OFC Senior Secured Notes — Non-Recourse

 

In February 2004, OFC issued $190.0 million of OFC Senior Secured Notes for the purpose of refinancing the acquisition cost of the Brady, Ormesa and Steamboat 1, 1A, 2 and 3 power plants, and the financing of the acquisition cost of 50% of the Mammoth complex. The OFC Senior Secured Notes have a final maturity date of December 30, 2020. Principal and interest on the OFC Senior Secured Notes are payable in semi-annual payments. The OFC Senior Secured Notes are collateralized by substantially all of the assets of OFC and those of its wholly owned subsidiaries and are fully and unconditionally guaranteed by all of the wholly owned subsidiaries of OFC. There are various restrictive covenants under the OFC Senior Secured Notes, which include limitations on additional indebtedness of OFC and its wholly owned subsidiaries. Failure to comply with these and other covenants will, subject to customary cure rights, constitute an event of default by OFC.  In addition, there are restrictions on the ability of OFC to make distributions to its shareholders, which include a required historical and projected 12-month debt service coverage ratio (DSCR) of not less than 1.25 (measured semi-annually as of June 30 and December 31 of each year). If OFC fails to comply with the DSCR ratio it will be prohibited from making distributions to its shareholders.  We are only required to measure these covenants on a semi-annual basis and as of December 31, 2015, the last measurement date, the actual historical 12-month DSCR was 1.30 and the pro-forma 12-month DSCR was 1.28 (on a semi-annual basis and as of December 31, 2015). There was $30.0 million aggregate principal amount of OFC Senior Secured Notes outstanding as of December 31, 2015.

 

In June 2015, we repurchased from the OFC noteholders $30.6 million aggregate principal amount of our OFC Senior Secured Notes, which resulted in approximately $2.5 million savings in interest expense. We recognized a loss of approximately $1.7 million in the year ended December 31, 2015, as a result of the repurchase. In January 2014, we repurchased from the OFC noteholders $13.2 million aggregate principal amount of our OFC Senior Secured Notes. We recognized a gain of approximately $0.3 million in the year ended December 31, 2014.

○ ○ ○ ○ ○ ○ ○

● TASKS TO CARRY OUT:
a: Answer these about the passage on the OFC Senior Secured Notes:
(i) What is the final maturity date of the notes?
(ii) What is the minimum debt service coverage ratio OFC needs in order to make distributions to its shareholders?
(iii) What aggregate principal amount of the notes was repurchased in June 2015?
b: Quote the stretch of the passage on the OFC Senior Secured Notes from "In June 2015, we" through "December 31, 2014.".
None of the lines after this point are needed.

● DATA:

○ ○ ○ ○ ○ ○ ○

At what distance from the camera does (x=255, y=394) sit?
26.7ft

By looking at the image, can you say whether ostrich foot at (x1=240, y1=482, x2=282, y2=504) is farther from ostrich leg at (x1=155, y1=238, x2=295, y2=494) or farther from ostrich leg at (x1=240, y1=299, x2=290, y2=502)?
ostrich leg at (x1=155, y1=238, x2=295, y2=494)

○ ○ ○ ○ ○ ○ ○

● SOLUTIONS TO EACH TASK:
a:
(i) December 30, 2020
(ii) 1.25
(iii) $30.6 million

b:
In June 2015, we repurchased from the OFC noteholders $30.6 million aggregate principal amount of our OFC Senior Secured Notes, which resulted in approximately $2.5 million savings in interest expense. We recognized a loss of approximately $1.7 million in the year ended December 31, 2015, as a result of the repurchase. In January 2014, we repurchased from the OFC noteholders $13.2 million aggregate principal amount of our OFC Senior Secured Notes. We recognized a gain of approximately $0.3 million in the year ended December 31, 2014.